Le provisionnement calendaire en vigueur c'est une mauvaise règle, non pas parce qu'elle exige que les banques soient classées comme non performantes, mais parce qu'elle exige que les banques soient notées sur des crédits UTP et NPL si pénalisants qu'ils faussent leur modèle économique, les forçant - si elles veulent continuer à débourser des financements pour l'économie réelle - aux augmentations de capital.
En particulier, le provisionnement du calendrier :
a) oblige les banques à traiter de la même manière les prêts inférieurs aux normes (désormais appelés UTP, peu susceptibles de payer) et les prêts non performants (c'est-à-dire à prendre en compte les pertes progressives importantes). Ceci est conceptuellement erroné et découle de la méfiance du législateur qui émet l'hypothèse que les banques préféreraient conserver des prêts inférieurs aux normes plutôt que des prêts non performants, pour moins mettre de côté. Il y a là une présomption de mauvaise foi qui se heurte à la capacité du régulateur à voir en détail ce que font systématiquement les banques. Bref, il est inutile et nuisible de partir de la culture du soupçon si vous avez tous les éléments à évaluer.
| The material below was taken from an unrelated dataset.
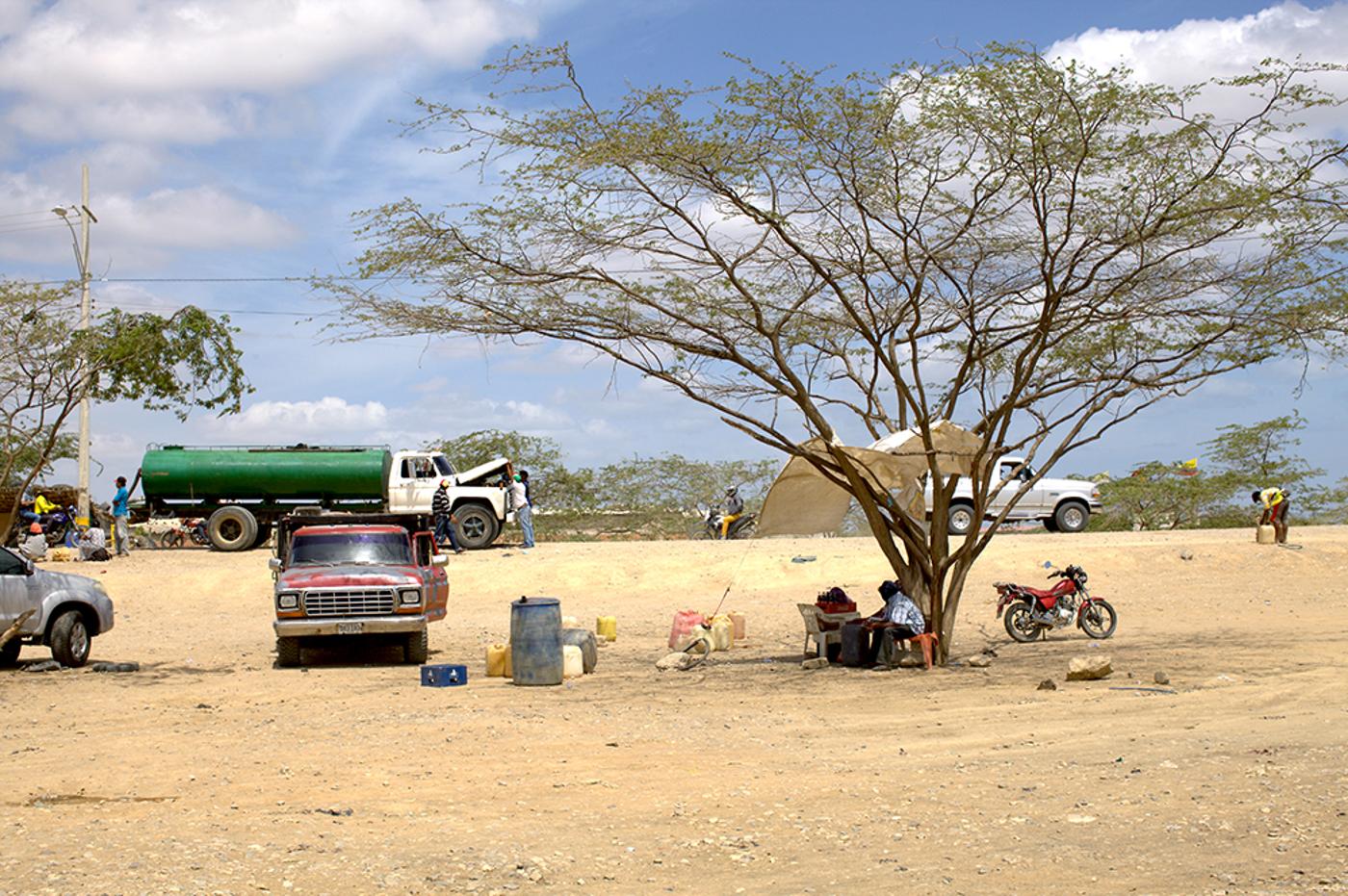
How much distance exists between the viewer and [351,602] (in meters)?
16.0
b) oblige les banques à radier les créances douteuses après une période (3 ans pour les non garantis, 7 à 9 ans pour les garantis) quand on sait que les recouvrements sont certainement supérieurs à zéro ce qui nécessite un provisionnement calendaire. La réduction à zéro automatique des prêts inférieurs aux normes et non performants est une erreur évaluation et gestion sérieuses. Encore une fois, cela incite les banques à vendre des prêts avec des pertes plus élevées qu'elles ne le feraient si elles géraient des prêts non performants. Cela change le modèle économique car les banques ont tendance à ne pas accorder plus de prêts à ceux qui sont les plus faibles (c'est-à-dire à ceux qui en ont le plus besoin), craignant une détérioration et donc devant vendre la position avec des pertes énormes.
En bref, le provisionnement calendaire change les modèles économiques des banques les conduisant à ne pas accorder de crédit aux plus faibles. Mais sommes-nous sûrs que c'est ce qui a politiquement le plus de sens pour nous ? C'était une grande question pré-Covid (une erreur à mon avis). Avec la pandémie, le régulateur aide d'une part les banques à ne pas adopter d'attitudes "procycliques" - c'est-à-dire qu'elles se serrent davantage la chemise maintenant que l'économie réelle en a davantage besoin - et d'autre part il laisse courir le provisionnement calendaire , qui va dans le sens diamétralement opposé. Il faut trouver un consensus pour changer cette législation qui était mauvaise avant et qui l'est mille fois plus en temps de Covid.
Mais il faut se dépêcher. au moins, le provisionnement du calendrier doit être différé et révisé entre-temps. Tant dans les définitions des prêts non performants et des UTP, que dans les appréciations de la valeur de ces prêts. Et convoquant le régulateur, les banques mais aussi les entreprises à la table de discussion.